In the listing below, locate the line containing "Comparing the red"; reproduce that line and all lines that follow it, unchanged.

RECORDS SUPPLIED:
---

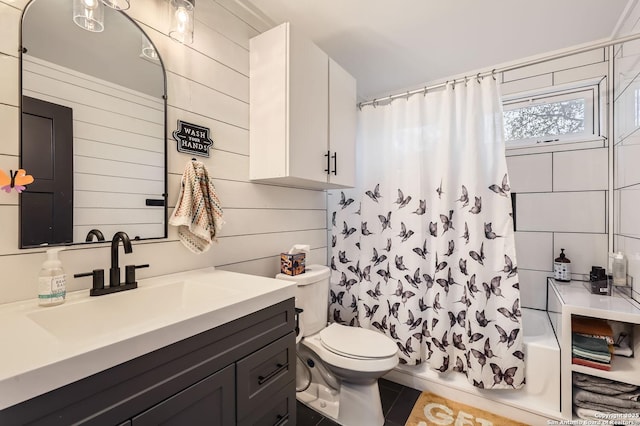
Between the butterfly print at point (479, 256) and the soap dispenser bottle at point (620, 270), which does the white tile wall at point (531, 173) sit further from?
the butterfly print at point (479, 256)

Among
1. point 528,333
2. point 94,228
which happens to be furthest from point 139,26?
point 528,333

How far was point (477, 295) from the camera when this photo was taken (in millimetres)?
1776

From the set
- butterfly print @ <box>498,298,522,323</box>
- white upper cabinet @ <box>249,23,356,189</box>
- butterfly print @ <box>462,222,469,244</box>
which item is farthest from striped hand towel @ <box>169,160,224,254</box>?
butterfly print @ <box>498,298,522,323</box>

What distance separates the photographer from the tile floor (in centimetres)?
172

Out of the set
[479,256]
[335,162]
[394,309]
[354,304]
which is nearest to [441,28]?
[335,162]

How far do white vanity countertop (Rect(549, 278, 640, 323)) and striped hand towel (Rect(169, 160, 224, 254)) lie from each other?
6.04 feet

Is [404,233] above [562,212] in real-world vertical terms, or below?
below

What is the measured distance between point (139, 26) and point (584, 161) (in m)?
2.68

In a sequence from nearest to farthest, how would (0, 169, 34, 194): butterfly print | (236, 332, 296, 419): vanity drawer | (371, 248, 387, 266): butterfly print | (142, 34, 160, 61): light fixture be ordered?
(0, 169, 34, 194): butterfly print
(236, 332, 296, 419): vanity drawer
(142, 34, 160, 61): light fixture
(371, 248, 387, 266): butterfly print

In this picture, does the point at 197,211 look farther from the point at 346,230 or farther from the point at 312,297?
the point at 346,230

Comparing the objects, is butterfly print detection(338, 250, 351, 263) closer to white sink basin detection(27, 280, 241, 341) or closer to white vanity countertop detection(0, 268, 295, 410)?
white vanity countertop detection(0, 268, 295, 410)

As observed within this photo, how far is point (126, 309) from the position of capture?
41.1 inches

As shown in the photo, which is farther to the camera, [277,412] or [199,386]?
[277,412]

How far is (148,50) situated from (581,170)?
264cm
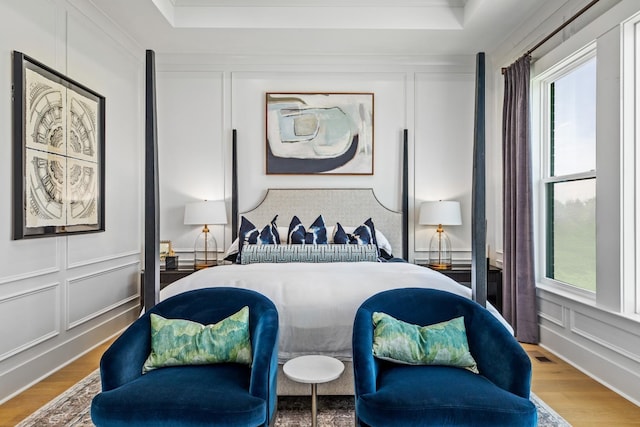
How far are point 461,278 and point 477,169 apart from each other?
1823 mm

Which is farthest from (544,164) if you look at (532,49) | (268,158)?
(268,158)

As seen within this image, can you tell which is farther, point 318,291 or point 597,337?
point 597,337

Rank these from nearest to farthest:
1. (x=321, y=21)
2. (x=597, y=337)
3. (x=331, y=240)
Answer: (x=597, y=337) → (x=321, y=21) → (x=331, y=240)

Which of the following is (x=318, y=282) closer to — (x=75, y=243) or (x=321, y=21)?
(x=75, y=243)

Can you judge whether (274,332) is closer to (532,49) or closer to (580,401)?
(580,401)

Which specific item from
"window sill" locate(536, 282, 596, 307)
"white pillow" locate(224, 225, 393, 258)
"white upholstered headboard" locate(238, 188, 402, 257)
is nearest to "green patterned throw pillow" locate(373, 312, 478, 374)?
"window sill" locate(536, 282, 596, 307)

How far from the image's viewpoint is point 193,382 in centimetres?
170

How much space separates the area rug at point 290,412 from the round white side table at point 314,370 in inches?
12.5

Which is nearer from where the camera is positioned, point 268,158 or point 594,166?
point 594,166

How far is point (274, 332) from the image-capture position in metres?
1.86

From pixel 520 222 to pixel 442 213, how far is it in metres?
0.77

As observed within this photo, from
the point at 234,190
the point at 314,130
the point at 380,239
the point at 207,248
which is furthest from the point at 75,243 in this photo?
the point at 380,239

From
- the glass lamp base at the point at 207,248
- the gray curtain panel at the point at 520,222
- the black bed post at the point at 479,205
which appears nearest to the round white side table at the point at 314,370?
the black bed post at the point at 479,205

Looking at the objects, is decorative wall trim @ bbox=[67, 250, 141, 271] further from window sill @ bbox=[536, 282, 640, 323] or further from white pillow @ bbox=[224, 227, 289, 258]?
window sill @ bbox=[536, 282, 640, 323]
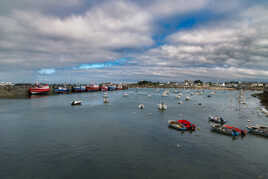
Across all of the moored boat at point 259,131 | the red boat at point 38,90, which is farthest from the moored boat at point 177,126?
the red boat at point 38,90

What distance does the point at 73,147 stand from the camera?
3422cm

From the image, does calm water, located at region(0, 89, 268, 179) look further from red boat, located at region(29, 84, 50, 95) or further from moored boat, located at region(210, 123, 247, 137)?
red boat, located at region(29, 84, 50, 95)

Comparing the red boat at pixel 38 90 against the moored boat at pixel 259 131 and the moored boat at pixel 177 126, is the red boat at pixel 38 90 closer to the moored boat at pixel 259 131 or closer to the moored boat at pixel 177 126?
the moored boat at pixel 177 126

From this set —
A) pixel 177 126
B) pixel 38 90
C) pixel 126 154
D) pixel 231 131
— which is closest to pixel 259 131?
pixel 231 131

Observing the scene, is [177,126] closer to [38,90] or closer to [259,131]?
[259,131]

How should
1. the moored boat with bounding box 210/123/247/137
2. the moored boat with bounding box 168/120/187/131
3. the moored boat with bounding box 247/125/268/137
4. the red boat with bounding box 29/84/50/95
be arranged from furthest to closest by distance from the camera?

---

IN RESPONSE:
Comparing the red boat at pixel 38 90 against the moored boat at pixel 259 131 and the moored boat at pixel 177 126, is the red boat at pixel 38 90 closer to the moored boat at pixel 259 131 or closer to the moored boat at pixel 177 126?
the moored boat at pixel 177 126

From this set —
A) pixel 177 126
B) pixel 38 90
C) pixel 126 154
D) pixel 231 131
— which is closest to pixel 259 131?
pixel 231 131

Observing the scene, is [177,126] closer to [38,90] or closer to [259,131]?
[259,131]

How should
1. the moored boat with bounding box 210/123/247/137
2. the moored boat with bounding box 168/120/187/131
3. the moored boat with bounding box 247/125/268/137
4. the red boat with bounding box 29/84/50/95
be arranged from furthest to closest by distance from the camera?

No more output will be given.